5

As far as I know, erasing elements during iteration of a collection should break the iteration or cause you to skip elements. Why does calling std::for_each with a predicate which erases not cause this to happen? (It works).

Code snip:

#include <iostream> #include <map> #include <algorithm> using namespace std; int main() { map<int,long long> m; m[1] = 5000; m[2] = 1; m[3] = 2; m[4] = 5000; m[5] = 5000; m[6] = 3; // Erase all elements > 1000 std::for_each(m.begin(), m.end(), [&](const decltype(m)::value_type& v){ if (v.second > 1000) { m.erase(v.first); } }); for (const auto& a: m) { cout << a.second << endl; } return 0; } 

it prints out

1 2 3 

EDIT: I now see that if it actually increments the iterator before calling the function then it could work. But does this count as compiler specific/undefined behavior?

5
  • If you're actually doing this, I suggest std::remove_if. Commented Feb 24, 2014 at 2:14
  • That won't work for associative containers (like map) :( Remove_if returns an iterator for a position to start deleting from (it moves all the ones to be removed to the back of the collection) Commented Feb 24, 2014 at 2:16
  • Oh, I see what you're getting at. My bad. Commented Feb 24, 2014 at 2:19
  • Yea, more info here on that specifically: stackoverflow.com/questions/9515357/map-lambda-remove-if Commented Feb 24, 2014 at 2:21
  • About your actual question, I would say it's implementation-defined and not guaranteed. There aren't any specific points for or against it from what I can tell. Commented Feb 24, 2014 at 2:32

4 Answers 4

2

It's undefined behaviour, and won't work reliably. After adding a line to print keys and values inside your erasing lambda function, I see:

1=5000 2=1 3=2 4=5000 2=1 // AGAIN!!! 3=2 // AGAIN!!! 5=5000 6=3 

With my Standard library's map implementation, after erasing the element with key 4, iteration returns to the node with key 2! It then revisits the node with key 3. Because your lambda happily retested such nodes (v.second > 1000) and returned without any side effects, the broken iteration wasn't affecting the output.

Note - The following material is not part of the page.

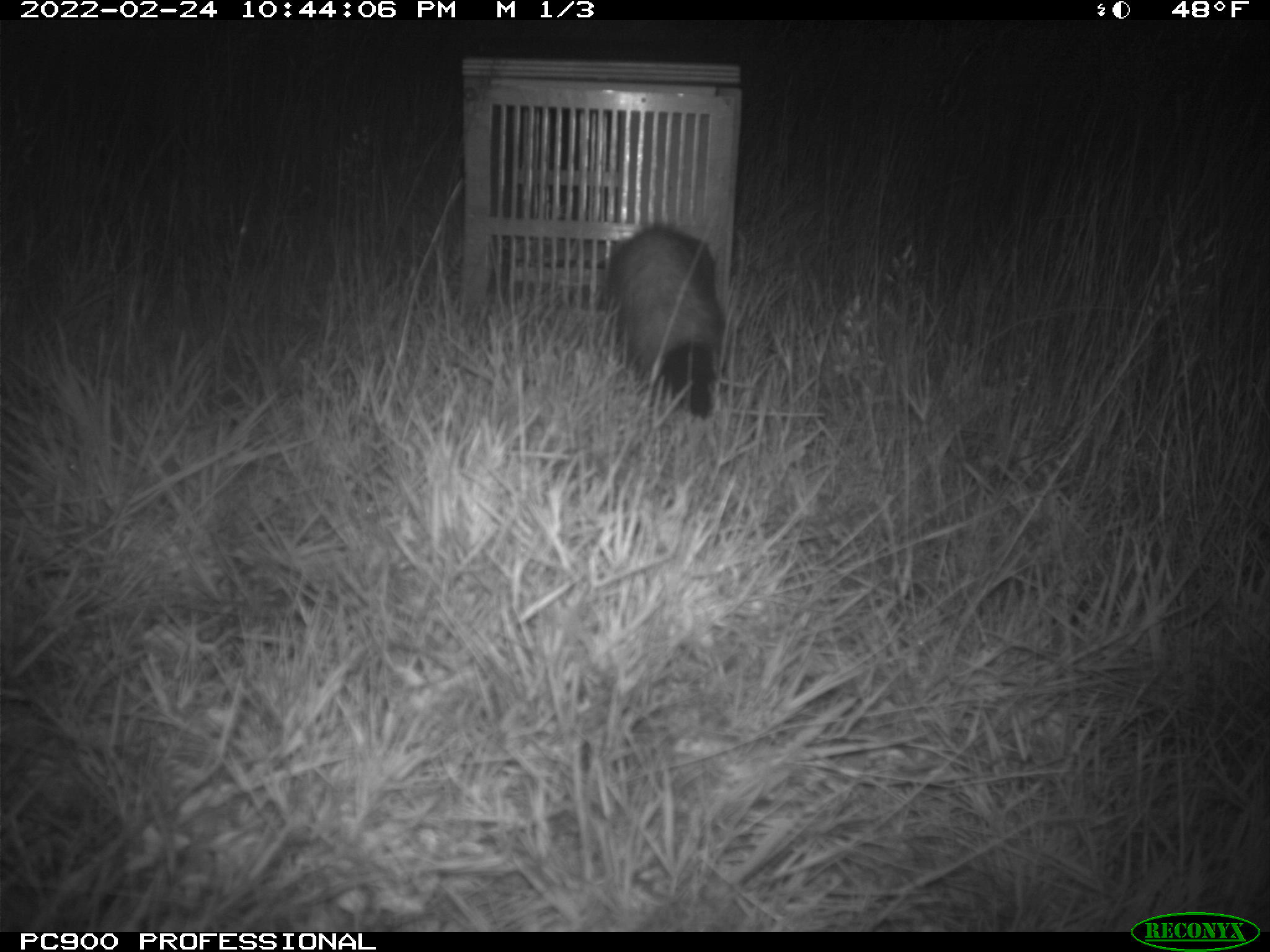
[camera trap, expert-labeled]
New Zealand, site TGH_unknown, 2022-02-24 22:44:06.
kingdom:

You might reasonably ask: "but isn't it astronomically unlikely that it'd have managed to continue iteration (even if to the wrong next node) without crashing?"

Actually, it's quite likely.

Erasing a node causes delete to be called for the memory that node occupied, but in general the library code performing the delete will just:

  • invoke the destructor (which has no particular reason to waste time overwriting the left-child-, right-child- and parent-pointers), then

  • modify its records of which memory regions are allocated vs. available.

It's unlikely to "waste" time arbitrarily modifying the heap memory being deallocated (though some implementations will in memory-usage debugging modes).

So, the erased node probably sits there intact until some other heap allocation's performed.

And, when you erase an element in a map, the Standard requires that none of the container's other elements be moved in memory - iterators, pointers and references to other elements must remain valid. It can only modify nodes' left/right/parent pointers that maintain the binary tree.

Consequently, if you continue to use the iterator to the erased element, it is likely to see pointers to the left/right/parent nodes the erased element linked to before erasure, and operator++() will "iterate" to them using the same logic it would have employed if the erased element were still in the map.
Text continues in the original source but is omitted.